Besides sourcing, there’s also journalistic rigor. In newsrooms, any report goes through multiple layers of scrutiny — from the journalist to the desk editor, the copy editor, and sometimes even the chief editor. At each level, inconsistencies are ironed out, loopholes are plugged, and the story is made foolproof. At least, that’s what’s supposed to happen. YouTube channels don’t have that kind of layering, and there is always a danger that the next video will have serious lapses or present a very one-sided explainer. Objectivity shouldn’t matter, as these are commentary channels that are already highly subjective, but the channels themselves purport to objectivity; they claim that they’re presenting an unbiased take on the issue at hand. But there’s no such thing. Commentary is inherently subjective.
It is also easy for these channels to go the RONB route and put any semblance of journalism aside when business comes calling.
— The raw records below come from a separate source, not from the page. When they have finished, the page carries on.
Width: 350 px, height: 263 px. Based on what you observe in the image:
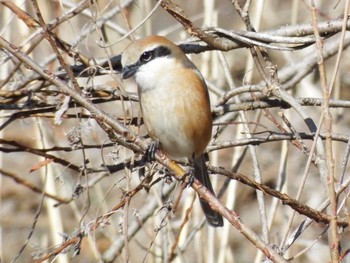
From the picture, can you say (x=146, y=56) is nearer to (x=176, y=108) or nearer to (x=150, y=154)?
(x=176, y=108)

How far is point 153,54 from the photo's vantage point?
242 centimetres

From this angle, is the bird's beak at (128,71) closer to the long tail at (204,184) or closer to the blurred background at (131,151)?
the blurred background at (131,151)

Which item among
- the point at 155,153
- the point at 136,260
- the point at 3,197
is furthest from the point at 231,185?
the point at 3,197

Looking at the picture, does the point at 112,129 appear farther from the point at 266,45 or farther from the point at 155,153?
the point at 266,45

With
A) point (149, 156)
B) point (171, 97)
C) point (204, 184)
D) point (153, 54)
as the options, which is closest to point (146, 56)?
point (153, 54)

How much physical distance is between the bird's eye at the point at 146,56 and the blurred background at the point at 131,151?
136 millimetres

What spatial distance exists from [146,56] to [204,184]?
0.59 m

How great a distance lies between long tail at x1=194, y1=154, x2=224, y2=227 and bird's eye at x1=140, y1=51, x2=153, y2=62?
0.47m

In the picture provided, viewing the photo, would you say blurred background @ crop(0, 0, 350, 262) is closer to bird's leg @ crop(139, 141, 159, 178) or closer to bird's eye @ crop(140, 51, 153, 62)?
bird's leg @ crop(139, 141, 159, 178)

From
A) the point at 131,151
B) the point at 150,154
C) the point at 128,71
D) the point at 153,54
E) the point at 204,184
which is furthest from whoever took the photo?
the point at 131,151

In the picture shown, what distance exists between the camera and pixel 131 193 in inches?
67.9

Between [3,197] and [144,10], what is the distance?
9.82ft

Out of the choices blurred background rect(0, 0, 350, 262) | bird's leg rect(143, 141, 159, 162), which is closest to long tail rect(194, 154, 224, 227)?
blurred background rect(0, 0, 350, 262)

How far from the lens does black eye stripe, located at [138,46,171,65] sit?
237 cm
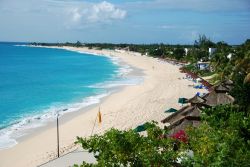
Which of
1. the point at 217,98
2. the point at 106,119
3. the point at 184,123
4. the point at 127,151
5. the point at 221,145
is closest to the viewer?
the point at 221,145

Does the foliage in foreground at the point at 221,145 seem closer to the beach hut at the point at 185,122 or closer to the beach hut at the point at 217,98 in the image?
the beach hut at the point at 185,122

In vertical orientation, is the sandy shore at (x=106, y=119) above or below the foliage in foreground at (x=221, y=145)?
below

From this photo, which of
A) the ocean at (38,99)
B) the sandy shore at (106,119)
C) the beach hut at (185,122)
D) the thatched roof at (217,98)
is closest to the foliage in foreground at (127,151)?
the beach hut at (185,122)

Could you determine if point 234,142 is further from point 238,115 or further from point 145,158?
point 238,115

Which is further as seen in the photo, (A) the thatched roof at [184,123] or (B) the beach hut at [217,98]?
(B) the beach hut at [217,98]

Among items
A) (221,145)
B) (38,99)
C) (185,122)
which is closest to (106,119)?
(185,122)

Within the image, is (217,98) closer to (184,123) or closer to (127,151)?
(184,123)

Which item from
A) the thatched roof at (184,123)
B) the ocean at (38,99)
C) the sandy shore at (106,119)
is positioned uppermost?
the thatched roof at (184,123)

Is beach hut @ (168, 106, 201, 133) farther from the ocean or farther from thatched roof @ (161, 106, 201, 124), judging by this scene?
the ocean

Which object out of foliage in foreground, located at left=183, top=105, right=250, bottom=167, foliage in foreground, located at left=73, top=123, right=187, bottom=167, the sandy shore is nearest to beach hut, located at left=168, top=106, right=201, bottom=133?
foliage in foreground, located at left=183, top=105, right=250, bottom=167

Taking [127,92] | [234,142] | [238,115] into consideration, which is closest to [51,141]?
[238,115]

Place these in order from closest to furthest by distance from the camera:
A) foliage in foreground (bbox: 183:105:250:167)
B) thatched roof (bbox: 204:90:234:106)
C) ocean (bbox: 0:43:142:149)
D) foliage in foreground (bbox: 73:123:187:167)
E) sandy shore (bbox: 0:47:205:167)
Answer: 1. foliage in foreground (bbox: 183:105:250:167)
2. foliage in foreground (bbox: 73:123:187:167)
3. sandy shore (bbox: 0:47:205:167)
4. thatched roof (bbox: 204:90:234:106)
5. ocean (bbox: 0:43:142:149)
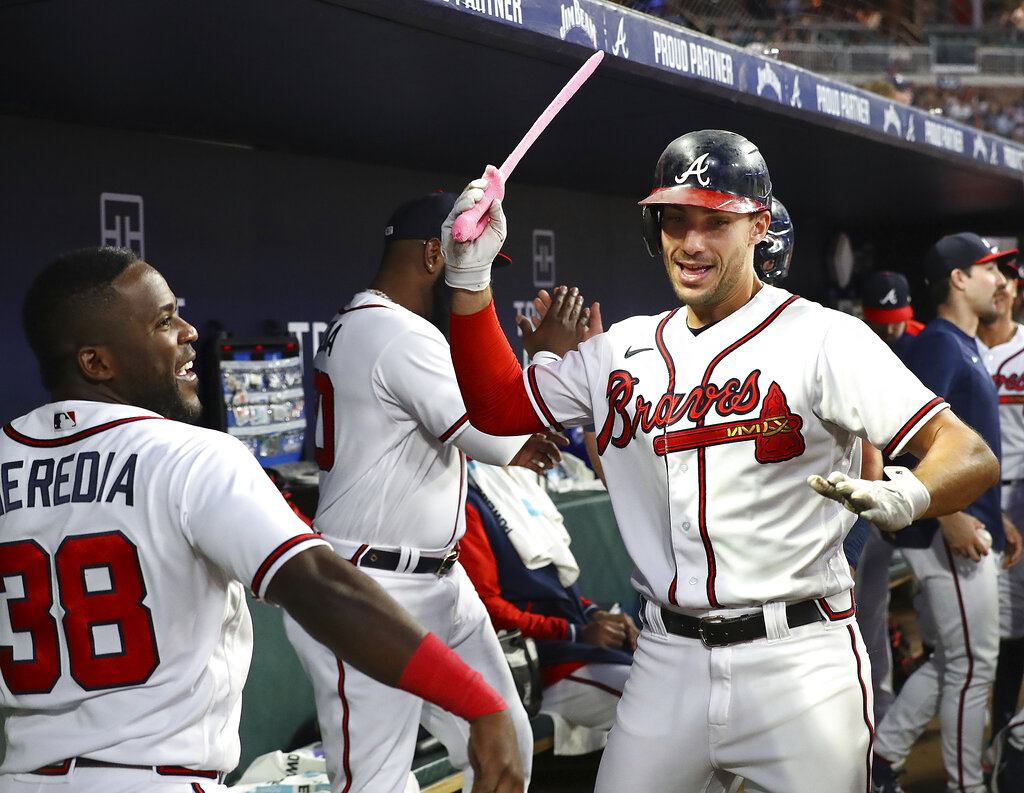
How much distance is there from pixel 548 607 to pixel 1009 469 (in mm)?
1932

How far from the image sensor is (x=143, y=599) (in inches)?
60.2

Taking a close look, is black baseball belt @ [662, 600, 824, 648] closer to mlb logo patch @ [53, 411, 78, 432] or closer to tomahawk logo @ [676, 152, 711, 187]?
tomahawk logo @ [676, 152, 711, 187]

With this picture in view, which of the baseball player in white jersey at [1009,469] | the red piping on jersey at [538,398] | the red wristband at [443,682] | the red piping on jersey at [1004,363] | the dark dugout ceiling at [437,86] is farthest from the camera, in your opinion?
the red piping on jersey at [1004,363]

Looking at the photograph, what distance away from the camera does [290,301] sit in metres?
4.90

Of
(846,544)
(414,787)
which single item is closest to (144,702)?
(414,787)

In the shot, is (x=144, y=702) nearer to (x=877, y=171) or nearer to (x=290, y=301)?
(x=290, y=301)

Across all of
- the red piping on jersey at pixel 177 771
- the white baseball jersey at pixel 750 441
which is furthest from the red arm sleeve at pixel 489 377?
the red piping on jersey at pixel 177 771

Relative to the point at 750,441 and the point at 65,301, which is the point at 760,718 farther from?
the point at 65,301

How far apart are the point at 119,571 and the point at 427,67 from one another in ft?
6.91

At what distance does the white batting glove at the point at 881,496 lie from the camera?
5.13ft

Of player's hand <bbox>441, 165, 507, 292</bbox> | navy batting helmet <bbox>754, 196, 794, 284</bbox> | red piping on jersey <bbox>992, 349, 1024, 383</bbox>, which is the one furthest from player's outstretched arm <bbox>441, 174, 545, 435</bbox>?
red piping on jersey <bbox>992, 349, 1024, 383</bbox>

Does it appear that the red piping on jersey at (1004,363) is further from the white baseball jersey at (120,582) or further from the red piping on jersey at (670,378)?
the white baseball jersey at (120,582)

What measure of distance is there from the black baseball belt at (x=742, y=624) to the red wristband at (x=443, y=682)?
709mm

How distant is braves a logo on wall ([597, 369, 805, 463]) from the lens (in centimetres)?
199
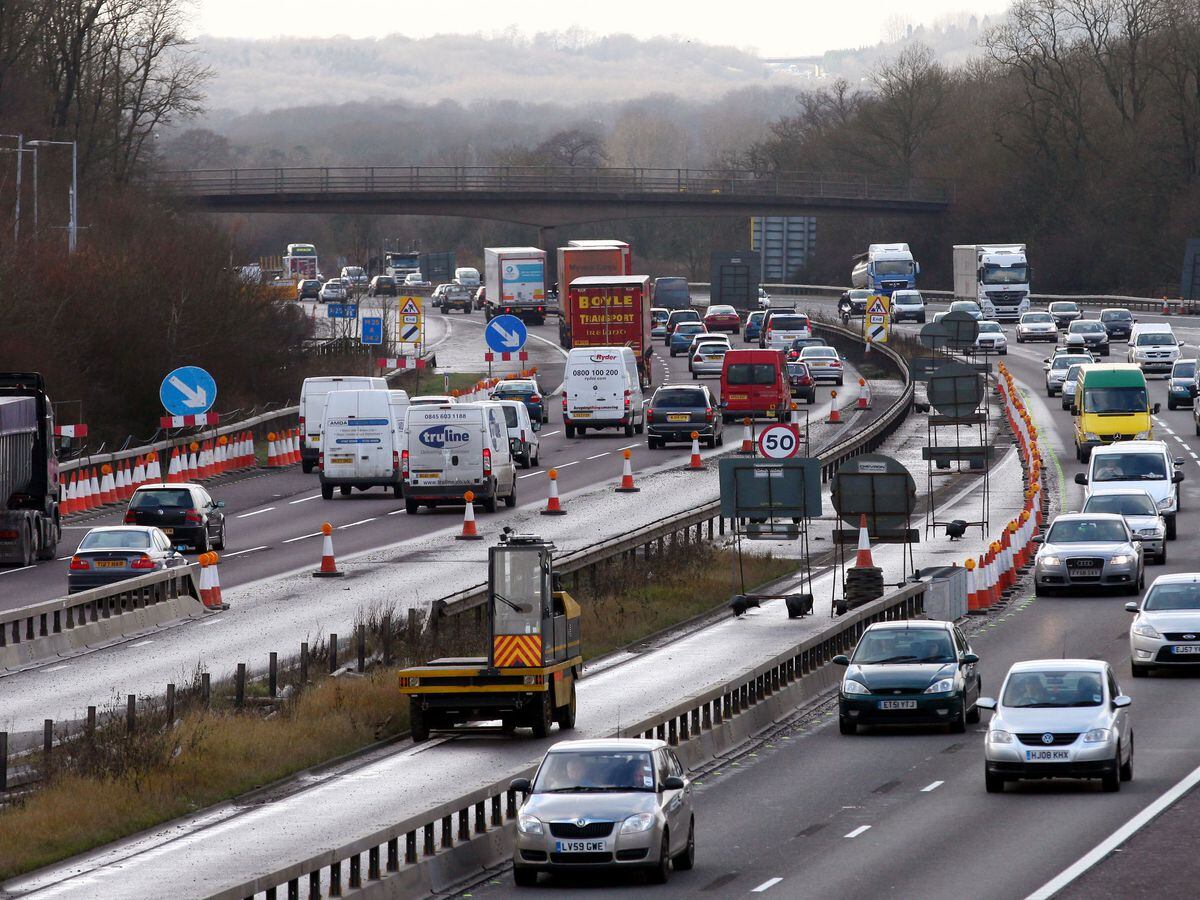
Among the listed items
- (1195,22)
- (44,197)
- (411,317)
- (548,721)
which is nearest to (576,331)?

For instance, five months ago, In-Depth Story published a video called ‘Why government is planning to stop EVs”. The video is one long ad for an electric scooter, surrounded by news and commentary, all aimed at promoting electric vehicles, particularly their video sponsor. I wasn’t the only one who noticed. Numerous comments too pointed out that the video is an advertisement and that they would do better to separate their content from their advertising. If they decide to do sponsored content or native advertising, they need to label it as such clearly. So if one scooter brand offered sponsorship and In-Depth Story was more than happy to create an entire video around their product, who’s to say that tomorrow, the Nepali Congress or the UML won’t come calling with the same offer? Who’s to say they haven’t already?
These are all issues that these channels will have to contend with going forward. We are currently at an inflection point regarding media consumption, but everything depends on whether these YouTube channels live up to their potential. Will they be the next Jon Stewart of political commentary, the John Oliver of explainers, or the Alex Ross of unhinged conspiracies and shady endorsement deals?
That’s all for this week. I will be back next Friday, in your emails, for the next edition of Off the Record.